- _O que fazer_
(a) Liste tudo o que, segundo o trecho sobre fé e oração, o religioso exemplar faz antes de ser chamado de correto.
(b) Responda com base no trecho sobre fé e oração:
(i) A oração é descrita como veiculação de quê?
(ii) Em vez de reconhecimento, o que o publicano pede?
(iii) O que está no altar de muita gente, em lugar do Senhor?
(c) Retome o trecho sobre fé e oração, por favor, a partir da última frase dele.

- _Trecho selecionado_
* * * *

É segredo para alguém que a fé se pode tornar um grande instrumento de autoglorificação? A piedade, a religião, tudo pode servir para vanglória do próprio ego: para a egolatria. Há muita fé por aí que dá mais testemunho da falta de fé, e isso não é segredo nenhum. No lugar de fé, o que está presente muitas vezes é aquele sintoma de onipotência, e também a pretensão de conquistar um lugar ao sol e, assim, dar vazão aos desejos inconfessos de poder, domínio e submissão do outro. Além disso, no altar de muita gente, está não o Senhor, mas ideais terríveis, em que se põe toda a confiança... até que, como ídolos com pés de barro, esses ideais se quebram.
E quem nunca presenciou ou foi vítima de uma oração que não era dirigida bem a Deus, que não era relação íntima com o Pai, celebração de um encontro ou da comunhão com Deus, mas era um ataque? Era a oportunidade de verbalizar os próprios interesses como se eles pertencessem a Deus, a chance de manipular ouvintes e chantagear consciências... Quem nunca experimentou tal coisa, ouvindo o outro ser atacado ou sendo a própria vítima? É a oração como veiculação de desprezos, preconceitos, venenos atrozes. Triste realidade!
Assim parecem ser muitas vezes a fé e a oração, usadas como instrumentos de autorreferenciamento e violência contra o outro.
Dois homens sobem ao templo para rezar, conta Jesus. Um é religioso exemplar: cumpre a lei, jejua, paga o dízimo, evita pecados. É correto, é preciso, é uma tábua de tão reto; eliminou de si toda tortuosidade. E agora, depois de ter se corrigido plenamente, assim ele acredita, pode finalmente se sentir... melhor que alguém. Ele não fala com Deus, mas consigo mesmo, como diz o texto. Seu agradecimento não é ação de graças, mas é uma comparação orgulhosa. A oração é apenas sua autorreferência, a exaltação de sua própria justiça. Do outro lado, está um coletor de impostos, um publicano – um pecador público, detestado pelos judeus, colaborador dos romanos. Ele fica à distância, pois assim deve imaginar que mereça ser tratado pelo Deus que lhe ensinaram: como alguém que deve experimentar as lonjuras do amor divino. Não levanta os olhos e bate no peito, sinalizando sua humildade e arrependimento sincero. Não diz muitas palavras, não se autoglorifica e, em vez de pedir reconhecimento, pede reconciliação: “Ó Deus, tem piedade de mim, pecador”. E, assim, volta para casa justificado.

* * * *

- _Dados disponíveis_
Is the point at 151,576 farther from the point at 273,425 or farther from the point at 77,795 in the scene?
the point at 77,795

* * * *

- _Respostas por tarefa_
(a) Cumpre a lei, jejua, paga o dízimo, evita pecados.

(b)
(i) De desprezos, preconceitos, venenos atrozes.
(ii) Reconciliação.
(iii) Ideais terríveis.

(c)
Deus nos justifica, porque sua salvação e perdão são atos seus, não méritos nossos. Não há nenhuma virtude nossa, nenhum mérito ou confiança em nossa própria justiça que possa nos justificar, senão a confiança em Deus e em sua misericórdia. E para quem serve a misericórdia afinal senão para quem sabe que precisa dela e a procura? O que pode Deus diante daqueles que, sufocados pelo próprio ego, não deixaram espaço algum para ele?
A fé e a oração não são performances, e dizer isso numa cultura em que tudo vira performance, tudo é espetáculo, tudo é vitrinizado, até mesmo a fé, é fundamental. Oração é relação, não performance. A humildade da oração do publicano, por sua vez, não é artificial, nem um artifício – como aqueles cada vez mais conhecidos, inclusive, como manipulação e chantagem. Aqui, sua oração é um exemplo da honestidade do coração, da coragem de dizer-se, da audácia de se pôr em questão. Quem se humilha será exaltado, diz o texto, e isso não é convite a teatralizar humildade, mas é ter coragem de fazer da oração um diálogo honesto. No fundo, a oração é um convite não à tentação de nos distinguirmos, confiando nas nossas justiças, mas é um convite à reconciliação, ao refazimento dos laços. Por isso, a oração honesta é o lugar da graça: nela, o pecador descobre que Deus o salva, e o “justo” descobre que também precisa ser salvo... a começar de si mesmo.